Inhibition of Phosphatidylinositol 3′-Kinase/AKT Signaling Promotes Apoptosis of Primary Effusion Lymphoma Cells

Primary effusion lymphoma (PEL) is a subtype of non-Hodgkin's B-cell lymphoma that mainly presents in patients with advanced AIDS but is sometimes also found in HIV-negative individuals (1, 2). PEL grows as a lymphomatous effusion in body cavities and is always associated with Kaposi sarcoma–associated herpes virus (KSHV/HHV8). Most cases also show dual infection with EBV (EBV/HHV4; ref. 3). Pleural and abdominal effusions from patients with AIDS-PEL contain a number of cytokines (4, 5), which serve as autocrine growth factors for PELs. Interleukin 10 (IL-10) has been reported to serve as an autocrine growth factor for AIDS-related B-cell lymphoma (6). Recently, it has also been shown that PEL cells use viral IL-6 and IL-10 in an autocrine fashion for their survival and proliferation (4). Most PELs become resistant against the conventional chemotherapeutic agents.

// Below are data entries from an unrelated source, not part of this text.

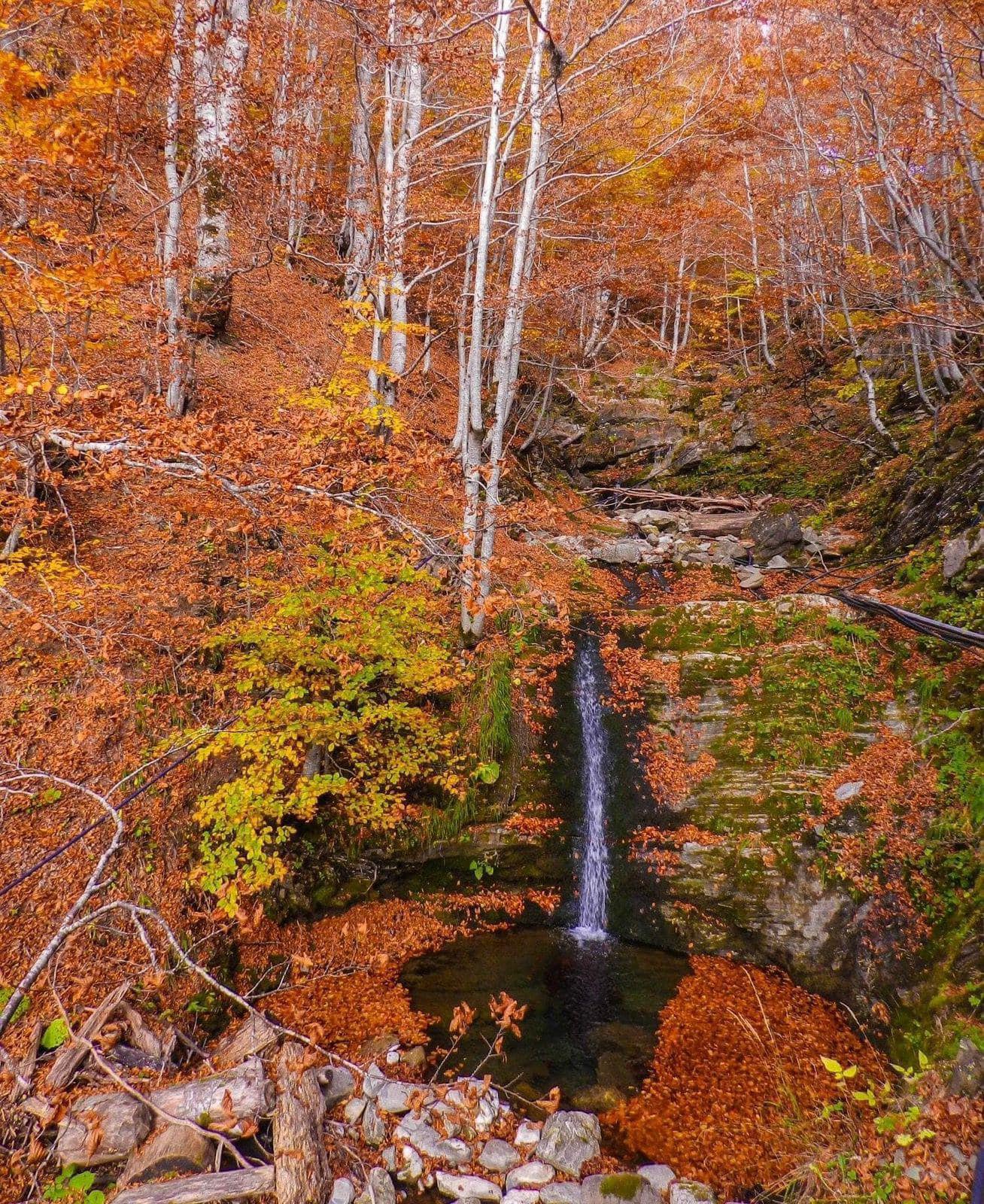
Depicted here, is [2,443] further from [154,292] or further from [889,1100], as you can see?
[889,1100]

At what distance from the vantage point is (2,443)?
15.3 feet

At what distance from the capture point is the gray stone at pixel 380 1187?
434 centimetres

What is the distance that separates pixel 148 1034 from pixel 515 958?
3.91m

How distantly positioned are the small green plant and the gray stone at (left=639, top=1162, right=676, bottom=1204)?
13.2 ft

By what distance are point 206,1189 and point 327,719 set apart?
387 centimetres

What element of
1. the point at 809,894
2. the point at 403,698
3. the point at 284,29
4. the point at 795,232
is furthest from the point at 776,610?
the point at 284,29

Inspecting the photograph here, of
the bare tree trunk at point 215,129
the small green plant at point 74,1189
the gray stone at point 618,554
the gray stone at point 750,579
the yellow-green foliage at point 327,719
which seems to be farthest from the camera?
the gray stone at point 618,554

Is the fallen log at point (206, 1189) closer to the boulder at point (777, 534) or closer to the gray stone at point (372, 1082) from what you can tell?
the gray stone at point (372, 1082)

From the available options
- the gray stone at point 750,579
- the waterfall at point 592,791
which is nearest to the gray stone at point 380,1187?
the waterfall at point 592,791

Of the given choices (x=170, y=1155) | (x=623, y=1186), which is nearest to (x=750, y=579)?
(x=623, y=1186)

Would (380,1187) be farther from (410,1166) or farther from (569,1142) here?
(569,1142)

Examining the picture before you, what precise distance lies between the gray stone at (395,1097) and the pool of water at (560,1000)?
0.53m

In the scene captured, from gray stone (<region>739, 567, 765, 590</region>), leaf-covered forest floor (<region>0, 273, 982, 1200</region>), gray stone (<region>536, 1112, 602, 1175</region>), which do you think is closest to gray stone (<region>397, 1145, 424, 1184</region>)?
gray stone (<region>536, 1112, 602, 1175</region>)

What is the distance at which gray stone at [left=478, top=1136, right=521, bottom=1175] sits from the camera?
464 centimetres
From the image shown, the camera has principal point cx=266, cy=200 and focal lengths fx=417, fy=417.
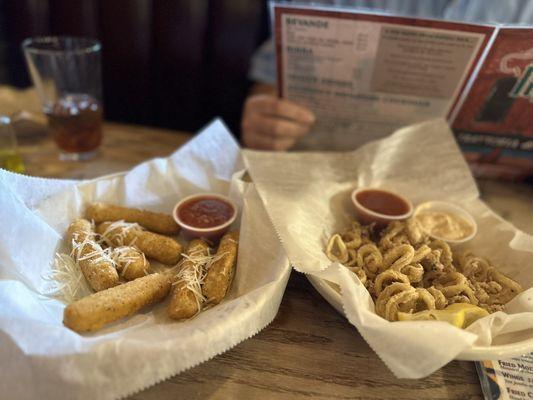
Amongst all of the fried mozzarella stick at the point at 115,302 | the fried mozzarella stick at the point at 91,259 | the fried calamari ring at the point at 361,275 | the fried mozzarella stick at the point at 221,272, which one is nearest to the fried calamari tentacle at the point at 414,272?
the fried calamari ring at the point at 361,275

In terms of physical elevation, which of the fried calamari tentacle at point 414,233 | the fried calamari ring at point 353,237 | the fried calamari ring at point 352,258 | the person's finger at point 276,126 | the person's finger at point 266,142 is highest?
the fried calamari tentacle at point 414,233

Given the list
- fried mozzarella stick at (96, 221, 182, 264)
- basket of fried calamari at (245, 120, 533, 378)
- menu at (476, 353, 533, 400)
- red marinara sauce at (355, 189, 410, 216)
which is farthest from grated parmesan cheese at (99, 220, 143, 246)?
menu at (476, 353, 533, 400)

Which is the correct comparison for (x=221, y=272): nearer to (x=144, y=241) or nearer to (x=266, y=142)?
(x=144, y=241)

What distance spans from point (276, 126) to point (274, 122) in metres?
0.02

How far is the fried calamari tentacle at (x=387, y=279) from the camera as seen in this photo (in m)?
1.16

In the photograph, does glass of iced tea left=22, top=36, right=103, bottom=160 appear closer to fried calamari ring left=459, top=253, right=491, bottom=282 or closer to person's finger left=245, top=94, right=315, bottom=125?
person's finger left=245, top=94, right=315, bottom=125

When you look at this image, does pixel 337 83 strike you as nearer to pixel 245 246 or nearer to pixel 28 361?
pixel 245 246

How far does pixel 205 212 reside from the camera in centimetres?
145

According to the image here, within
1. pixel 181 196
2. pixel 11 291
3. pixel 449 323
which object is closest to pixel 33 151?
pixel 181 196

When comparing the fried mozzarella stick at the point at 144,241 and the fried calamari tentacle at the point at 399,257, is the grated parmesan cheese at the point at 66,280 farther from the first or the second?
the fried calamari tentacle at the point at 399,257

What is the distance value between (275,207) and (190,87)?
171cm

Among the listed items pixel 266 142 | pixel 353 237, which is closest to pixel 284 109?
pixel 266 142

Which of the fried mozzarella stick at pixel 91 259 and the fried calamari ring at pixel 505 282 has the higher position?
the fried mozzarella stick at pixel 91 259

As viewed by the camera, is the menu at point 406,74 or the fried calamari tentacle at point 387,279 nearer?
the fried calamari tentacle at point 387,279
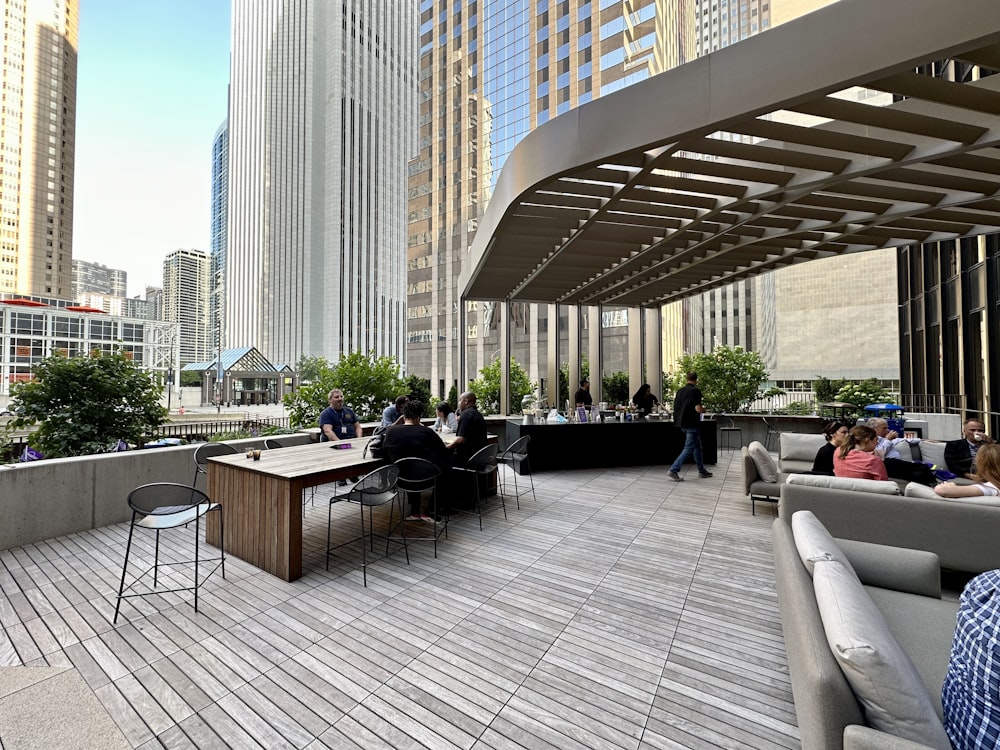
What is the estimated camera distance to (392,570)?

KSHV protein K1 has been shown to regulate a number of survival proteins. Studies have shown that K1 transgenic mice have constitutive activation of nuclear factor κB and Oct-2 as well as activation of Src-kinase Lyn (7). Furthermore, K1 protein activates phosphatidylinositol 3′-kinase (PI3′-kinase/AKT) signaling pathway in B lymphocytes (8). AKT has been shown a target of a number of other transforming viral proteins including SV40 large and small T antigens, LMP1 and LMP2A (9–13). G protein–coupled receptor (vGPCR) of KSHV has been shown to transform cells by targeting AKT kinase (14–17). A recent study by Cannon and Cesarman has shown that vGPCR induces activation of AP1 and cAMP-responsive element-binding protein in PEL cells (18). Furthermore, KSHV infection in PEL leads to the activation of nuclear factor κB, which plays a vital role in the survival of these cells (19).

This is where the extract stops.